MATERNIDADE E ESCOLHAS
Casada com um francês desde os 23 anos de idade, Flavia aproveitou a vida com o parceiro por dez anos até decidiram ter filhos, apesar do medo assumido. “Achava que junto com o parto viria uma lobotomia e eu ficaria burra. Mas foi transformador, porque, a partir do momento em que você tem filhos, consegue colocar em perspectiva inclusive o trabalho. Então eu fiquei melhor. Quando alguém vinha com uma crise, antes de ter filho eu a achava enorme, mas depois era ‘ok, vamos lidar com isso’.”
Para ela, a maternidade representou um crescimento exponencial como mulher e profissional, mas nem tudo era perfeito: “Tive dois filhos em um intervalo de dois anos. Do ponto de vista físico, nos primeiros quatro anos eu tinha dor no dedinho do pé. Do ponto de vista do foco e de saber o que eu queria, de entender a minha essência com clareza, foi fundamental, porque passei a fazer escolhas na minha vida. Entendi o que eu aceitava ou não, o que me ofendia e o que era essencial.”

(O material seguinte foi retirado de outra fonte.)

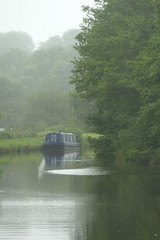 Narrowboat in the Mist by Tim Green aka atoach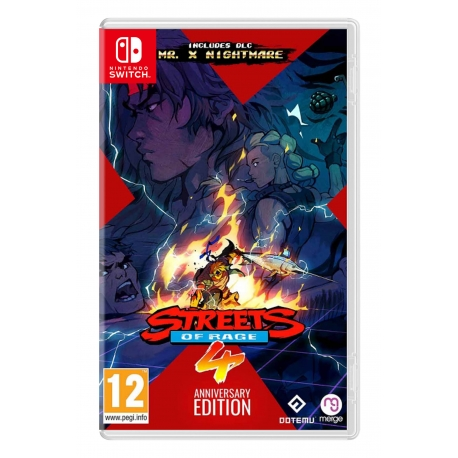 Streets of Rage 4 - Anniversary Edition Switch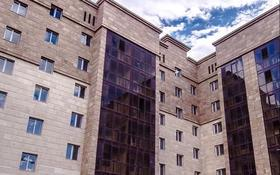 1-комнатная квартира, 35 м², 4/8 этаж, Проезд 23 6 — Улица Бухар жырау за 20 млн 〒 в Нур-Султане (Астана), Есиль р-н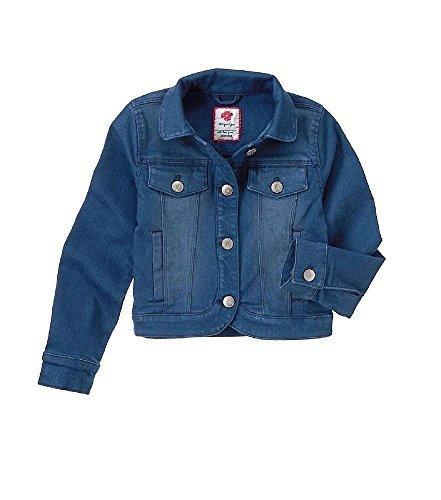 (ジンボリー) GYMBOREE 子供服 女の子 スプリングベーシック デニムジャケット カラー:デニム S(身長106-122cm) [並行輸入品],キッズ,デニム,ジャケット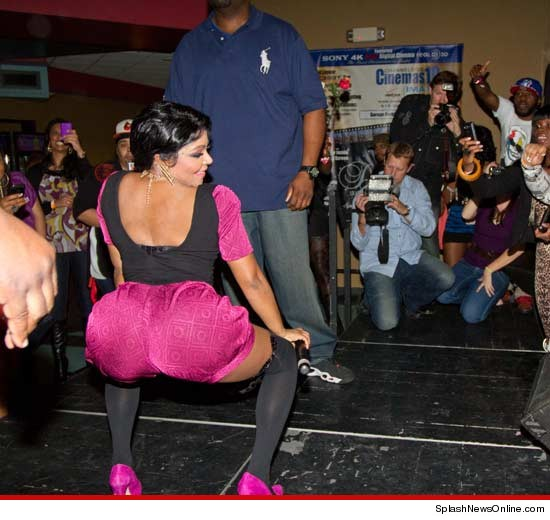 Lil kim big ass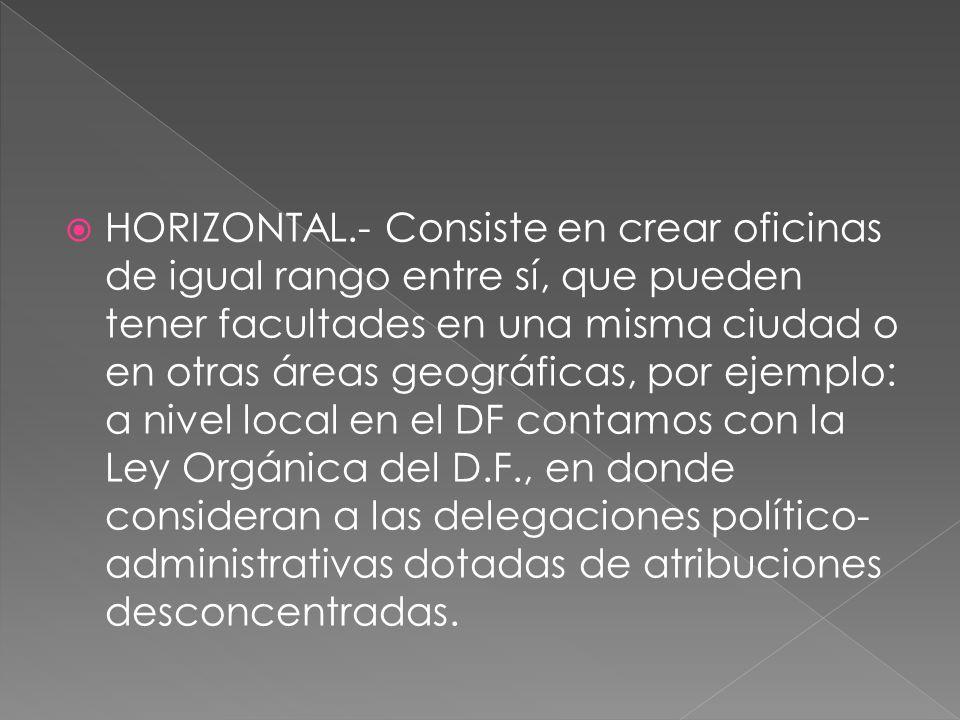HORIZONTAL.- Consiste en crear oficinas de igual rango entre sí, que pueden tener facultades en una misma ciudad o en otras áreas geográficas, por eje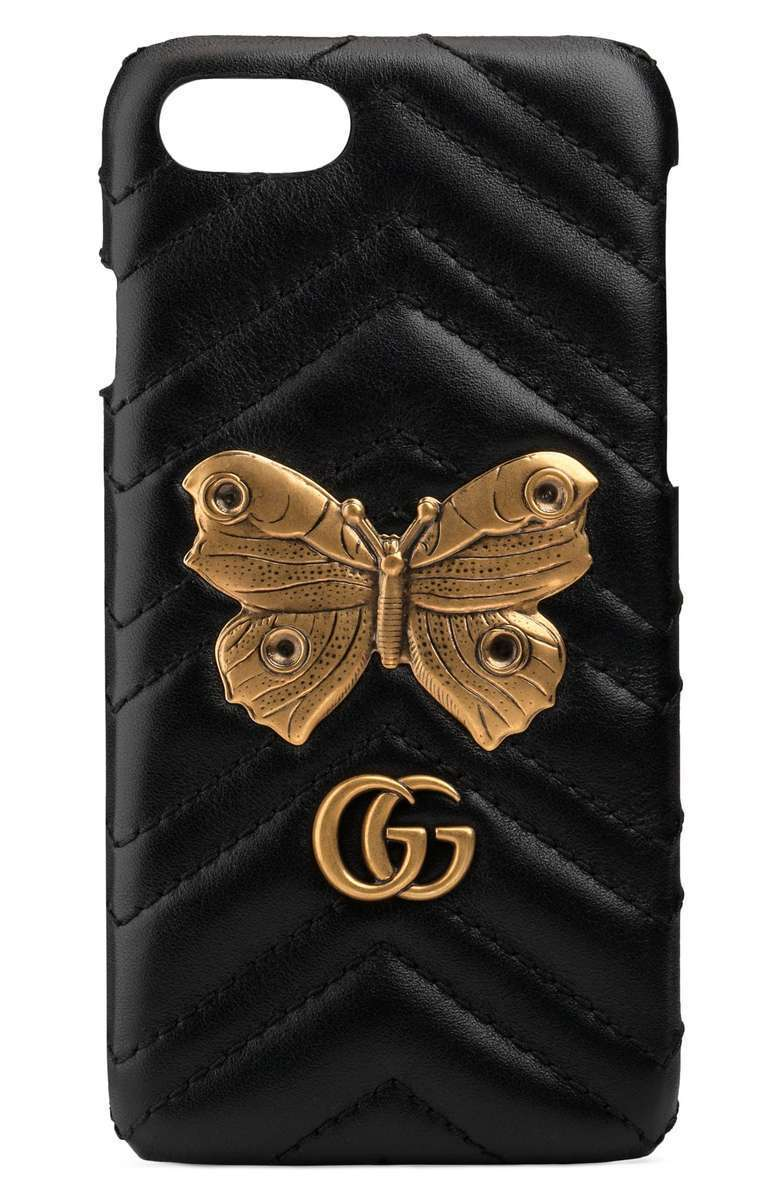 関税等込 GG Marmont 2.0 Matelasse Leather iPhone 7  ケース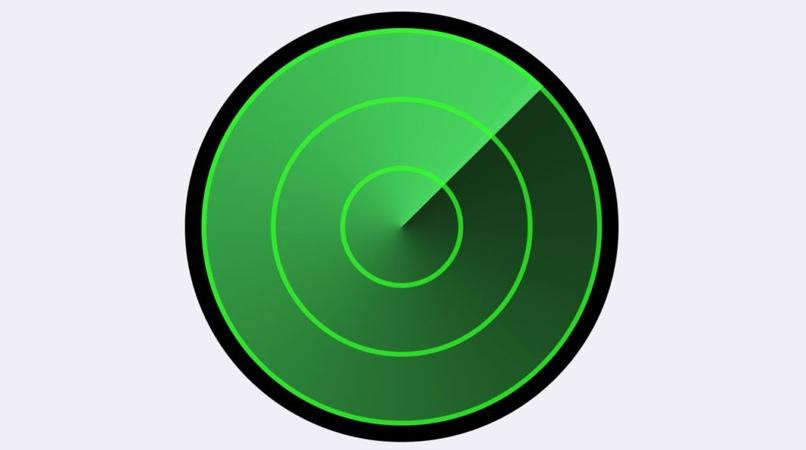 desactiva buscar iphone pc mac
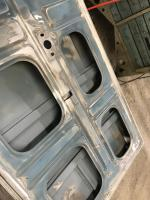 Single cab austria door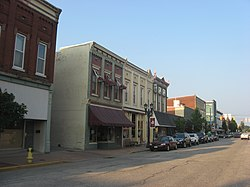 Downtown Huntingburg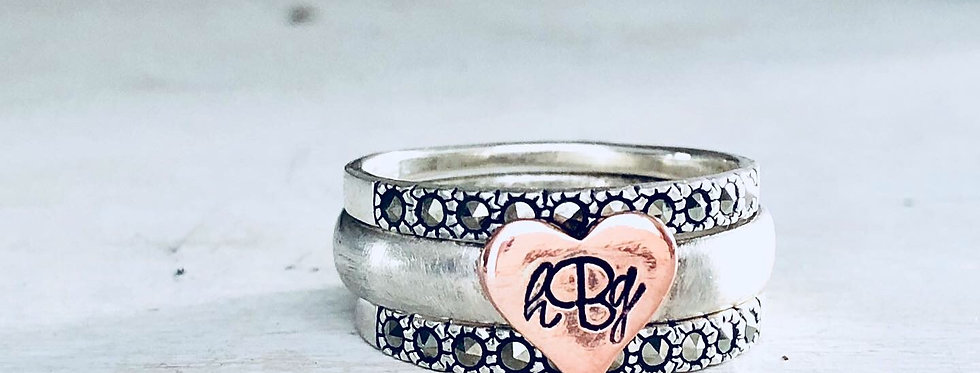 RING SET : Copper Heart Initial Ring with Marcasite Crystal Rings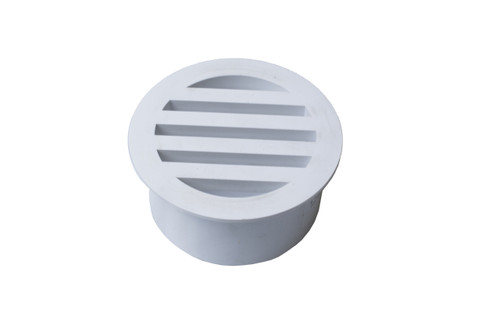 "Snap-In Drain for 3"" PVC Schedule 40 DWV Pipe"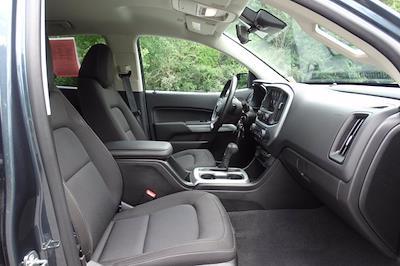 2020 Chevrolet Colorado Crew Cab 4x4, Pickup #PS8066 - photo 44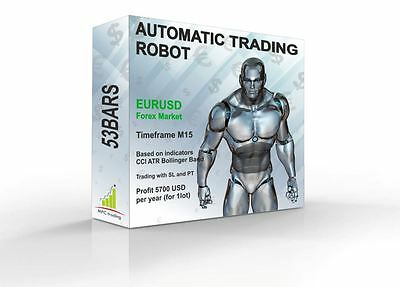 Automatic EA Forex Trading Robot Mt4 Profit Strategy Professional System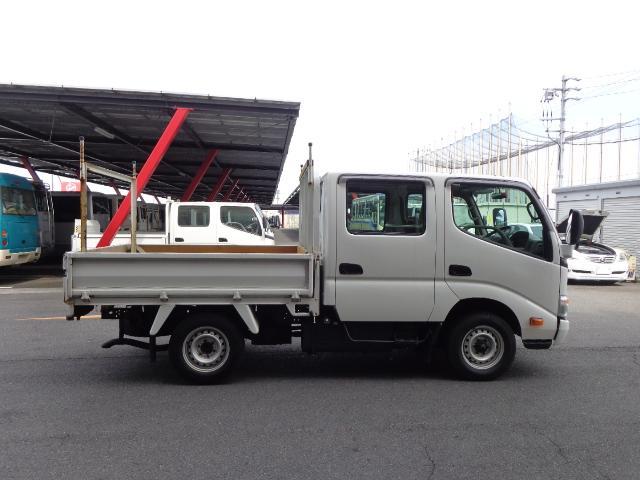 4WD Wキャブ 積載900kg(6枚目)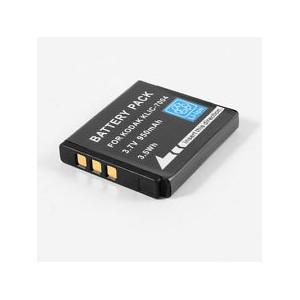 Batería Ultrapix NP50 para Fujifilm Kodak y Pentax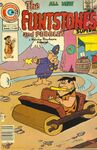 The Flintstones and Pebbles by Charlton Comics - Issue 44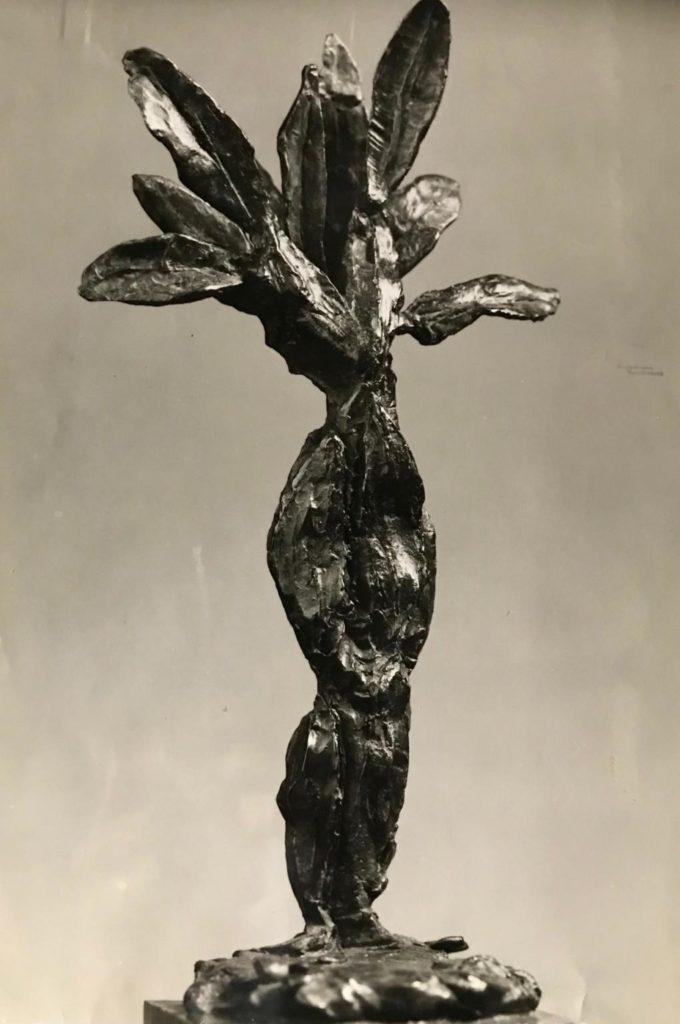 Apel·les Fenosa. L'Olivier. Bronze. 1981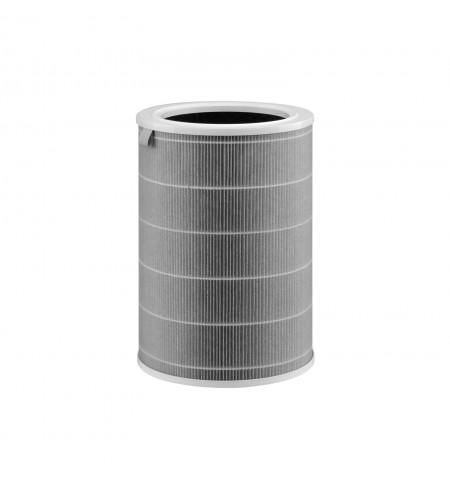 Xiaomi Mi Air Purifier filter HEPA filter, Grey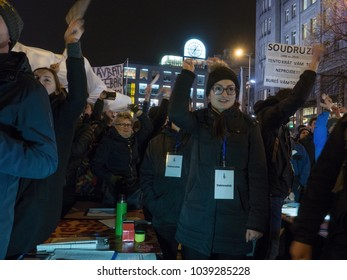 PRAGUE - MARCH 5, 2018 :  Thousands of demonstrators were protesting in Prague against the election of communist-era riot squad officer to head the Czech parliaments security Forces  watchdog.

Uma das decisões de Flavia durante a maternidade foi deixar um dos maiores cargos na Inbev, o de vice-presidente de inteligência de mercado global, porque não queria uma posição que a deixaria dias longe dos seus filhos. Simples assim: “Foi uma decisão em que eu estava arrasada, mas sabia que era o certo a se fazer. Eu não queria parar de trabalhar, mas não dava para ser daquele jeito”. A executiva foi promovida à VP global quando o primeiro filho tinha um ano de idade, mas pouco tempo depois, quando ficou grávida novamente, escolheu sair.
FUTURO E NOVAS VELHAS PAIXÕES
Quando olha para o momento atual, Flavia, que acaba de voltar de um programa sobre Impacto Social da Universidade de Harvard, diz estar em uma nova fase. Assim como os filhos, que saíram de casa para estudar, ela também quer se dedicar cada vez mais à atividade, considerada por ela uma paixão adormecida há décadas. “Estou muito feliz, porque sou nerd. Passei por um primeiro estágio de abrir novos caminhos e descobrir a Learn to Fly, mas agora estou descobrindo outras coisas também. E não quero e não consigo parar de estudar.”
Ao pensar nos próximos anos, ela diz que o futuro da sua startup é oferecer às pessoas uma verdadeira jornada de bem-estar. “Já temos toda uma parte de mentoria e de autoconhecimento, mas a ideia é que todo dia você possa entender como está e como pode fazer uma intervenção para ficar melhor. No fim do ano, vamos lançar essa jornada diária. Assim como vamos para a academia, devemos fazer ginástica emocional.”
Depois de alguns fracassos e muitas conquistas, Flavia parece estar bem longe da inércia: “Estou na execução do meu negócio, então trabalho ao todo umas doze horas por dia. Mas tenho um propósito: ajudar as pessoas a serem mais felizes.”